On Tue, Mar 25, 2014 at 2:00 PM, Brian Crowell <brian@fluggo.com> wrote:
Hello, it's me, a Postgres n00b again. I'm dealing with a query that scans a rather large table (94,000,000 tuples or so) and just picks out certain rows and sums them:
select dci.snapshot_time as "time", round(sum(dci.todays_pl)::numeric,0) as pl from dbo._pl_data_cache_intraday dci where dci.snapshot_time between '2014-03-25 11:32:40.004552-05'::timestamptz and '2014-03-25 12:02:40.015177-05'::timestamptz and dci.symbol in (select sec.symbol from dbo.security_underliers sec where sec.ultimate_underlier = 'SPY') and dci.manager = 'BJC' and dci.account in (select account from pl2.visible_accounts where is_fund) group by dci.snapshot_time order by dci.snapshot_time;
For the most part, Postgres is doing the right thing: snapshot_time is the lead column in all of the table's indexes, so it's able to pick up the source rows fairly quickly in its index scan. It's also enforcing "dci.manager = 'BJC'" in the same scan, and does a Hash Semi Join for "dci.symbol in (...)".
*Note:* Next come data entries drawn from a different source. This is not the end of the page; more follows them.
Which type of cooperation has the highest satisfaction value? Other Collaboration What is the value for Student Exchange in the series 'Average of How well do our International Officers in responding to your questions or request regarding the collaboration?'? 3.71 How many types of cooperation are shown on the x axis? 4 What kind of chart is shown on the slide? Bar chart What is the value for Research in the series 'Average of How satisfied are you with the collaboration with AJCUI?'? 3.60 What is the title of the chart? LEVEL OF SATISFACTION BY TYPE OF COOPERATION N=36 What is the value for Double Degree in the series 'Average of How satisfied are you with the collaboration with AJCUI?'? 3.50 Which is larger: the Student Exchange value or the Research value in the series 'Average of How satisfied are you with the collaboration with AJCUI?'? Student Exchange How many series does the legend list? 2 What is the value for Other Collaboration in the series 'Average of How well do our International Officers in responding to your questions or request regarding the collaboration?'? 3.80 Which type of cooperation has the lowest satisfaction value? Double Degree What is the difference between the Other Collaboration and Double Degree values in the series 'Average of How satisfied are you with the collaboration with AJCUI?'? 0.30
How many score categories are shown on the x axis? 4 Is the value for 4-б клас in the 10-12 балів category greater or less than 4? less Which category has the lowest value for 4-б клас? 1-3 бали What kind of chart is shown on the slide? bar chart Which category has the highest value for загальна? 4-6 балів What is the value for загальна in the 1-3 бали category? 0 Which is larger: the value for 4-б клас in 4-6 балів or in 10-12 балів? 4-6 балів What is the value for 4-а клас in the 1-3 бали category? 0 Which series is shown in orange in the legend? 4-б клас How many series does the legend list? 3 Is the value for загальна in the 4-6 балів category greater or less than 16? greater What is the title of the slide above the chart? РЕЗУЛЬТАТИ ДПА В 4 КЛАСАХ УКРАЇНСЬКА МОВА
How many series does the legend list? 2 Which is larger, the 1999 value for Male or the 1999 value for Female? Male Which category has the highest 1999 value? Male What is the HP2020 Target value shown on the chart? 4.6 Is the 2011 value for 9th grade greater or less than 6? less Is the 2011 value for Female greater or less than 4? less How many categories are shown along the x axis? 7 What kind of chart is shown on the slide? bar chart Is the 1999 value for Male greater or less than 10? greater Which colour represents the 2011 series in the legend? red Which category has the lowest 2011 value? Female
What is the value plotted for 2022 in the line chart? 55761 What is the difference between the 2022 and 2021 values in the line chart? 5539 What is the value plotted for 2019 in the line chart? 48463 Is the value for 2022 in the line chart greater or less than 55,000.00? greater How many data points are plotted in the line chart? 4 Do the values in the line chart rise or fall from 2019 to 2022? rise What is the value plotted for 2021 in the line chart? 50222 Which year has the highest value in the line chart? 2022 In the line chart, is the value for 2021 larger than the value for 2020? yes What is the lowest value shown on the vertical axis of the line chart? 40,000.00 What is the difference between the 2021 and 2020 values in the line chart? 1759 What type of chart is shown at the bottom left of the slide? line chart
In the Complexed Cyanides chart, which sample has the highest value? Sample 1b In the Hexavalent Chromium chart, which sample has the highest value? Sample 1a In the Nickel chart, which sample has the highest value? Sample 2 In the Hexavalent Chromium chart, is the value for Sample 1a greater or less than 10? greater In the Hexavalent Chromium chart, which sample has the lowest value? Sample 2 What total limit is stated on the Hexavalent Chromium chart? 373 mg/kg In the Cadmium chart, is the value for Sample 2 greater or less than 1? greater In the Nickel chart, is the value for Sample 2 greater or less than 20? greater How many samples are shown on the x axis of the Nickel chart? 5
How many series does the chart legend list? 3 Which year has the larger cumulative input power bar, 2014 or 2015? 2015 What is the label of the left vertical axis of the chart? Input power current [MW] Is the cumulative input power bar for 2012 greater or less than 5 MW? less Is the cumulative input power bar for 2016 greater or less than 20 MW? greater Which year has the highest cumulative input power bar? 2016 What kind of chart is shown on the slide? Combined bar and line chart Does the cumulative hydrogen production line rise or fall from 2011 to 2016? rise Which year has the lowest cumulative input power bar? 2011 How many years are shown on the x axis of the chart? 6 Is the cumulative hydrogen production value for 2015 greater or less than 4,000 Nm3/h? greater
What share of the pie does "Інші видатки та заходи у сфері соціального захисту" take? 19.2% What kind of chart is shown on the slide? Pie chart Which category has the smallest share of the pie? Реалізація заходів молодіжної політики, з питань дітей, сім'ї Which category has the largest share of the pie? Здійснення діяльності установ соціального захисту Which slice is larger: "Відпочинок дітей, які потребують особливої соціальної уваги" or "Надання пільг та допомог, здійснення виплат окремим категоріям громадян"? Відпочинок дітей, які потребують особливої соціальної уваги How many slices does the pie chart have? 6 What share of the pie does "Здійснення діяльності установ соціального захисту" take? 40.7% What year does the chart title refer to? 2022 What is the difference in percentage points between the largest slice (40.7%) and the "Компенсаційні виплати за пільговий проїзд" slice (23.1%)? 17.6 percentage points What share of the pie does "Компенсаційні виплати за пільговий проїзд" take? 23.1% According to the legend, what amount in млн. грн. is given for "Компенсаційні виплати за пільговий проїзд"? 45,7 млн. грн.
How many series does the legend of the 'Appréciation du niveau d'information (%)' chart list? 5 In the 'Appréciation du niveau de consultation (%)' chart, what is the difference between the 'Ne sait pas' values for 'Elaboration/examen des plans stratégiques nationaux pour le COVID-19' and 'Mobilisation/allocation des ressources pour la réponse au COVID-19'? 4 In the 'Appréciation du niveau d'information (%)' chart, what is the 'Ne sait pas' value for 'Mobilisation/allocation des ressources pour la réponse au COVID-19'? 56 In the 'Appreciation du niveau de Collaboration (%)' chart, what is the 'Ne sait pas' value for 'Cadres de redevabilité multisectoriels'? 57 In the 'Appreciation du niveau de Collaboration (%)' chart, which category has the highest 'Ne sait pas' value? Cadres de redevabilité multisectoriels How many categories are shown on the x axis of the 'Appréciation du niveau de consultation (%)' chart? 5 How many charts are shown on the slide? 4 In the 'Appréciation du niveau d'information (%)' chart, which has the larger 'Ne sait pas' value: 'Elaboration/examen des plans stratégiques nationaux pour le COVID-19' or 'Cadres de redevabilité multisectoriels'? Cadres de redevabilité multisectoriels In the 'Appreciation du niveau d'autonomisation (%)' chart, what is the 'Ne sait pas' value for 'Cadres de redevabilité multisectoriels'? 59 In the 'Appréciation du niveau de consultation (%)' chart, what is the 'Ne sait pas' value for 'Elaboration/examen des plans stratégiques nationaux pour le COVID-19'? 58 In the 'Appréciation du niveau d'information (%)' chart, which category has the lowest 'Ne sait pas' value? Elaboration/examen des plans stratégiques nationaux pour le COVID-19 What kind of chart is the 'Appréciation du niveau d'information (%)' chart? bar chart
The trouble comes when enforcing the "dci.account in (...)" search condition: pl2.visible_accounts is a view that determines which accounts the current user can see, which, depending on who you are, can be several hundred or none at all. Postgres estimates the output of this query as two rows, but in my case, it's actually 240.
Unfortunately, that leads the query planner to try to think a nested loop is cheap enough to enforce this, when actually it's really expensive.
Can you show the explain plan for that? I can't get it to use anything but a hash join for this type of thing even when the estimated rows in the in-list are 2, unless I disable hash joins altogether. So I'm curious how your plan differs from the ones I've dummied up.